**Document text:**

A CYCLIST whose dream of becoming a professional was crushed after his heart stopped for 25 minutes is battling back by riding 1,000 miles in South America for charity.
Tim Butt, 24, was heartbroken when doctors said he could never race again after he suffered a fit and went into cardiac arrest at Basildon’s A&E department last May.
Doctors spent 25 minutes bringing him back to life. He was put into an induced coma for three days to stop brain damage and spent two weeks in critical care.
Tim had spent two years training to be a professional cyclist and had raced against Olympic triathlon medallists Alistair and Jonathan Brownlee.
However, his plans halted when doctors diagnosed Long QT condition, meaning electrical activity of the heart is disrupted, so Tim is only allowed to exercise socially.
Less than a year after waking from his coma, Tim is now cycling coast-to-coast across South America to raise £15,000 for Cardiac Risk in the Young (CRY).
Around £8,500 of that will go towards heart screening for up to 300 young people around Billericay to uncover underlying heart issues.
Tim, of Rosebay Avenue, Billericay, said: “It was heartbreaking not being able to cycle competitively any more. There have been a few tears.

**Work to complete:**
A: According to the article about the cyclist, why was Tim Butt put into an induced coma for three days?
B: Extend the article about the cyclist past its final sentence.

**Records supplied:**
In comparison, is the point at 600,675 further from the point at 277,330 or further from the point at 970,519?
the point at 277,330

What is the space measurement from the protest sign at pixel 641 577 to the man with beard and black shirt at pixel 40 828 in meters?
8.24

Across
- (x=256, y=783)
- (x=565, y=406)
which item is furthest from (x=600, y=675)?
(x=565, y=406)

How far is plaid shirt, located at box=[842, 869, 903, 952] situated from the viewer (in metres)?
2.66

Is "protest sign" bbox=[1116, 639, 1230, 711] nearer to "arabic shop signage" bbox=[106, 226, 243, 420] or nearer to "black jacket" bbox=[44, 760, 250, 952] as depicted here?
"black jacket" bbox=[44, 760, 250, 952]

**Answers to each task:**
A: He was put into an induced coma for three days to stop brain damage after doctors spent 25 minutes bringing him back to life.

B:
"But this has given me another focus. After the life-changing things I have been through, I needed something else.
“I want to raise awarenesss of the charity. It helped me by inviting me to a support group so I could meet people going through similar things.
“As a figure, it’s a challenge, but in six weeks we have raised about £5,000, so we have come a long way in a short time.”
Tim and friend Steven Jones, 23, from Swansea, set off for Buenos Aires, Argentina, on Wednesday to cycle through the Pampas and over the Andes mountains, ending in Santiago, Chile, a month later.
Steven will try and continue the challenge to hike the peaks of Peru and kayak down the Amazon, to complete what the pair dub a CRYathlon.
Tim added: “I’ve enjoyed getting back on the bike socially. I think the highlight will be getting to Santiago, because it will mark the end of the first challenge.”